Case file

PCAP Kerberos AS-REP roast and WinRM command reconstruction

Advanced DFIR engagement: Wireshark capture of an AD compromise — open-port SYN/ACK map, AS-REP etype 23 for larry.doe cracked to Password1!, WinRM traffic decrypted to recover SAM/SYSTEM dump commands and the planted artifact.

Advanced35 minDFIR · Kerberos · WinRM · Active Directory
01

Engagement summary

traffic.pcap reconstructed the intrusion: Kerberos username spray → AS-REP roast of DIRECTORY.THM\larry.doe → WinRM with Password1! → reg save SAM/SYSTEM and a planted flag.

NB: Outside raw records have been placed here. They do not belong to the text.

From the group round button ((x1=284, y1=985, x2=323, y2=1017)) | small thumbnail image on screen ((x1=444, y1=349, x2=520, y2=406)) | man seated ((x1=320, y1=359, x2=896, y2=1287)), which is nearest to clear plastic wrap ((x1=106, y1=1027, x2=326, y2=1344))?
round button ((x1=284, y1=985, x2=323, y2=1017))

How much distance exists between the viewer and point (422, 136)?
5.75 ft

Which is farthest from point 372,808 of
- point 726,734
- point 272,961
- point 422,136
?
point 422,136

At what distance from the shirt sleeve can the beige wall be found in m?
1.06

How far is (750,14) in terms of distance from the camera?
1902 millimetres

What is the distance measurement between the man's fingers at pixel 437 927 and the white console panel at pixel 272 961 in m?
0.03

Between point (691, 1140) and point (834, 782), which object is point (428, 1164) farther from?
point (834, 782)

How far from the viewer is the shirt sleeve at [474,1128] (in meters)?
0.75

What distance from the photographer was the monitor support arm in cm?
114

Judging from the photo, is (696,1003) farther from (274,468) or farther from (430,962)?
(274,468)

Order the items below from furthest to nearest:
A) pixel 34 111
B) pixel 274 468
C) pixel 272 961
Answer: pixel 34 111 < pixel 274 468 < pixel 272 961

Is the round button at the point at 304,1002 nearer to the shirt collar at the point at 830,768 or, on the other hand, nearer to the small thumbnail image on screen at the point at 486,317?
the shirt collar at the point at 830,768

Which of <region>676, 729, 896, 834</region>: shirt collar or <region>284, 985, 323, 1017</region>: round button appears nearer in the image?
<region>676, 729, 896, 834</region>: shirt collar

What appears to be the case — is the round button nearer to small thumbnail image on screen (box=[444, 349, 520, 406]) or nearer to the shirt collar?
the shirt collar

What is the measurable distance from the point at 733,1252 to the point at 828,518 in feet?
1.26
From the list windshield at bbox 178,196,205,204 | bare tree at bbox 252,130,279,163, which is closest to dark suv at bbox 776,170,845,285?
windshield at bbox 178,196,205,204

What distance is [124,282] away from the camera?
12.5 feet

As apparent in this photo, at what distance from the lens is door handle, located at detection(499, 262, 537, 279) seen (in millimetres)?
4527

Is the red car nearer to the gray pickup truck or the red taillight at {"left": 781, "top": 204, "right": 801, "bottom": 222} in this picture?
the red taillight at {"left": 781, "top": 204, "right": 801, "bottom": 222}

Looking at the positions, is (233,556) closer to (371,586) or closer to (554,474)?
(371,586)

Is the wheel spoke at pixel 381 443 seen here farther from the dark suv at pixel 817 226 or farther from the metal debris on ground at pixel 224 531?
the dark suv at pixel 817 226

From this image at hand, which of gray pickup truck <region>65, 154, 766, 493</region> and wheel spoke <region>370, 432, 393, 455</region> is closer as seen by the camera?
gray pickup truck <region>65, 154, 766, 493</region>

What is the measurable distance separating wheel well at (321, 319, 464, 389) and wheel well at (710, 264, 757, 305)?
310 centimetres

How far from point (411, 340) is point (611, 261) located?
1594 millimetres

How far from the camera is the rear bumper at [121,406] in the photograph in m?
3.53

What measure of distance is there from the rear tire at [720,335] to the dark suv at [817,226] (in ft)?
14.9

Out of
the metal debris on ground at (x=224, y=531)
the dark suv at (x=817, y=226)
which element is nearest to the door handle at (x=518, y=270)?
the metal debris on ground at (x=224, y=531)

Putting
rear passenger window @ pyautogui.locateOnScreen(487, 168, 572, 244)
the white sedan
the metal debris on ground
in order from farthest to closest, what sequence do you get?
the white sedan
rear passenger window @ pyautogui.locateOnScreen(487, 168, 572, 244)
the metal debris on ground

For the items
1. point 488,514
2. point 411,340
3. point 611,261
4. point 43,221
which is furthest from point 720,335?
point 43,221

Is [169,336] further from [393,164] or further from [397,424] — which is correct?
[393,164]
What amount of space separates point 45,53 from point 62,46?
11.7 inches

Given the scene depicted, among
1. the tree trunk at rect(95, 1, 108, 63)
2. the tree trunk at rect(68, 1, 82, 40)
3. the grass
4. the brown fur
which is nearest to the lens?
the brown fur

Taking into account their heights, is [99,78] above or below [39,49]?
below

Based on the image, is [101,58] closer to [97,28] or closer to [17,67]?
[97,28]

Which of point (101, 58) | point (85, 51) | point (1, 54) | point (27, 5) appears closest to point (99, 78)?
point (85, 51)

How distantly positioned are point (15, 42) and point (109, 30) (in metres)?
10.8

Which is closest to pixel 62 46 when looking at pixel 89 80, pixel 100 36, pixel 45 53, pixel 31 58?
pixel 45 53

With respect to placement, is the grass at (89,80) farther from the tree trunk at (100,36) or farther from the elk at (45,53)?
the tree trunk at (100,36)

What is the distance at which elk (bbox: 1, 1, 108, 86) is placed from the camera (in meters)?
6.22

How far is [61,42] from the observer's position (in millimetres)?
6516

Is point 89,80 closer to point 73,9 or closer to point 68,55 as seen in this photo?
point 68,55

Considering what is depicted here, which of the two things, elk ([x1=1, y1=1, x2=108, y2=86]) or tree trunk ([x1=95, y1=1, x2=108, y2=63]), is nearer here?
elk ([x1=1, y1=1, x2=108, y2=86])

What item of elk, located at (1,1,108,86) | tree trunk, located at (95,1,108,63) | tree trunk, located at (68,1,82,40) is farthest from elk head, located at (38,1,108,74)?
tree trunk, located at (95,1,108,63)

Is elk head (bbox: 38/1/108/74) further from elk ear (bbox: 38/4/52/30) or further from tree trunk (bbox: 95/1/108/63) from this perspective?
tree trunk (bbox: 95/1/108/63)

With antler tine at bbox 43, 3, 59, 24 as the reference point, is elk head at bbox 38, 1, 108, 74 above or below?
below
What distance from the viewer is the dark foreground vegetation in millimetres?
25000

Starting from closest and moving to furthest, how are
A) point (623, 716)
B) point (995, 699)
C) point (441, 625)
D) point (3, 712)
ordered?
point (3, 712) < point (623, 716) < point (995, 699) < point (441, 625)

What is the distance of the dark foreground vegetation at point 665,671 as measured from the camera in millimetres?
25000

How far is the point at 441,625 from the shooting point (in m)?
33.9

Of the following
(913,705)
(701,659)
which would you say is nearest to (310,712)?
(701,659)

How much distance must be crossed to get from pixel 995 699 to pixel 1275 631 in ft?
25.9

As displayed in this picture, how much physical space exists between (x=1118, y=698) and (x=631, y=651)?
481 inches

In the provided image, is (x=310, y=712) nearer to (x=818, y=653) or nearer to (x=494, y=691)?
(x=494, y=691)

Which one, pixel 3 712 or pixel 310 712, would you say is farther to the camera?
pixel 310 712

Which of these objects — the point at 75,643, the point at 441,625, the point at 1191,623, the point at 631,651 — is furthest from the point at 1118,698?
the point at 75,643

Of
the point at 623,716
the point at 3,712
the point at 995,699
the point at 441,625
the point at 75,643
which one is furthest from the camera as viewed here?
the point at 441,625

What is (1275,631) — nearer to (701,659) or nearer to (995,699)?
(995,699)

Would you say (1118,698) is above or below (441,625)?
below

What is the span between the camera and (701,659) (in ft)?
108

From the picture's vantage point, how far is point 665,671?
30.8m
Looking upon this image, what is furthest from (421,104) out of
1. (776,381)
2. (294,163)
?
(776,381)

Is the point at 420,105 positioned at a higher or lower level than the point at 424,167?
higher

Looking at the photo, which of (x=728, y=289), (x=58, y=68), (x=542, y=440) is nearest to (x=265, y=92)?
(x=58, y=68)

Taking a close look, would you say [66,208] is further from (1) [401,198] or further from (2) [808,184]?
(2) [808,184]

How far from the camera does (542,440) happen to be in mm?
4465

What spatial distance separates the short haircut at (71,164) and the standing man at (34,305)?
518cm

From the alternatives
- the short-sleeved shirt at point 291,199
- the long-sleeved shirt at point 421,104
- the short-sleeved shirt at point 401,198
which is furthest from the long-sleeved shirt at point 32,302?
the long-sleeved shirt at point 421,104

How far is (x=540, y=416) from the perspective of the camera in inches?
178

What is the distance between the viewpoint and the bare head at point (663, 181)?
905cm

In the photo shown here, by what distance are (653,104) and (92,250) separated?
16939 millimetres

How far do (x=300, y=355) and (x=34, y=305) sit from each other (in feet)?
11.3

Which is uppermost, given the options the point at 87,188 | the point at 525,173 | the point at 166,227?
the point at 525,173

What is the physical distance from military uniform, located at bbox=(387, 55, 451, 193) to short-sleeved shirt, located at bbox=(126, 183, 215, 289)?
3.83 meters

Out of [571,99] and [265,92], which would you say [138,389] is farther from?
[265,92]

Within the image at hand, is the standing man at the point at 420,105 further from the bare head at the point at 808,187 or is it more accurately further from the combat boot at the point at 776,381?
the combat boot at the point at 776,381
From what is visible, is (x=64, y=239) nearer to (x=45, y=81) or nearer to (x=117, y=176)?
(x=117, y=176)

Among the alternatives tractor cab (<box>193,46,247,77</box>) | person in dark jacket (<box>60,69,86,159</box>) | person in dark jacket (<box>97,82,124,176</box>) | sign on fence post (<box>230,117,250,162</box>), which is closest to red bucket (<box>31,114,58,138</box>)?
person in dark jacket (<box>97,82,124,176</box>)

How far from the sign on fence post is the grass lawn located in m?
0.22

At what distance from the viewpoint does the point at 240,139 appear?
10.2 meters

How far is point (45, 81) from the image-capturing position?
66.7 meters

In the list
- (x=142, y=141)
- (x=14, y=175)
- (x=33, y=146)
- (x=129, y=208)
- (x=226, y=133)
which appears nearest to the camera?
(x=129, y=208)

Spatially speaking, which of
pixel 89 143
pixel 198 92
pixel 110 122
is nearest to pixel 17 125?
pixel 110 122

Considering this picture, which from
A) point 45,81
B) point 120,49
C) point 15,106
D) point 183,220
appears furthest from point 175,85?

DIRECTORY was a music-company IR case with only a Wireshark capture (md5 23393189b3cb22f7ac01ce10427886de). TShark SYN/ACK enumeration showed AD-typical ports (53,80,88,135,139,389,445,…). Kerberos AS traffic identified DIRECTORY.THM\larry.doe as the foothold account. AS-REP etype 23 cipher material was formatted for hashcat -m 18200 and cracked to Password1!. Encrypted WinRM on 5985 was decrypted with that password; base64 rsp:Arguments recovered whoami, reg save HKLM\SYSTEM / SAM, and the operator artifact THM{Ya_G0t_R0aSt3d!}.

Business impact

Accounts without Kerberos pre-auth are offline AS-REP roast targets. Weak passwords plus WinRM exposure turn a single hash into interactive admin. Enforce pre-auth, long unique secrets, and monitor for AS-REP roasting and unusual WinRM command sequences.

02

Open ports and Kerberos foothold user

SYN/ACK map and kerberos.CNameString extraction identified larry.doe.

OPERATOR · TSHARK

savvy@lab:~$ tshark -r traffic.pcap -c 3000 -T fields -e tcp.srcport -Y "tcp.flags.syn == 1 && tcp.flags.ack == 1" | sort -n | uniq | paste -sd ','

53,80,88,135,139,389,445,464,593,636,3268,3269,5357

savvy@lab:~$ tshark -r traffic.pcap -Y kerberos -T fields -e kerberos.CNameString -e kerberos.crealm | awk 'NF==2 {print $2 "\\" $1}' | sort -u

DIRECTORY.THM\larry.doe

03

AS-REP extract and crack

hashcat mode 18200 recovered Password1! from etype 23 AS-REP.

HASH FORMAT

directory.hash

$krb5asrep$23$larry.doe@DIRECTORY.THM:<cipher>$<checksum>

OPERATOR · HASHCAT

savvy@lab:~$ tshark -r traffic.pcap -Y "frame.number==4817" -T fields -e kerberos.cipher -e kerberos.CNameString -e kerberos.crealm

savvy@lab:~$ hashcat -a 0 -m 18200 directory.hash /usr/share/wordlists/rockyou.txt

Password1! (larry.doe@DIRECTORY.THM)

04

WinRM decrypt and command timeline

Decrypted WinRM Arguments showed SAM/SYSTEM dumps and the planted flag.

OPERATOR · WINRM

savvy@lab:~$ python3 decrypt.py -p 'Password1!' ./traffic.pcap > decrypted_traffic.txt

savvy@lab:~$ grep -oP '(?<=<rsp:Arguments>).*?(?=</rsp:Arguments>)' decrypted_traffic.txt | while read l; do echo "$l" | base64 -d; echo; done

whoami

reg save HKLM\SYSTEM C:\SYSTEM

reg save HKLM\SAM C:\SAM

THM{Ya_G0t_R0aSt3d!}

Remediation

Disable AS-REP roastable accounts; enforce strong passwords and Protected Users where appropriate. Restrict WinRM, alert on reg save of SAM/SYSTEM, and retain full packet capture for IR.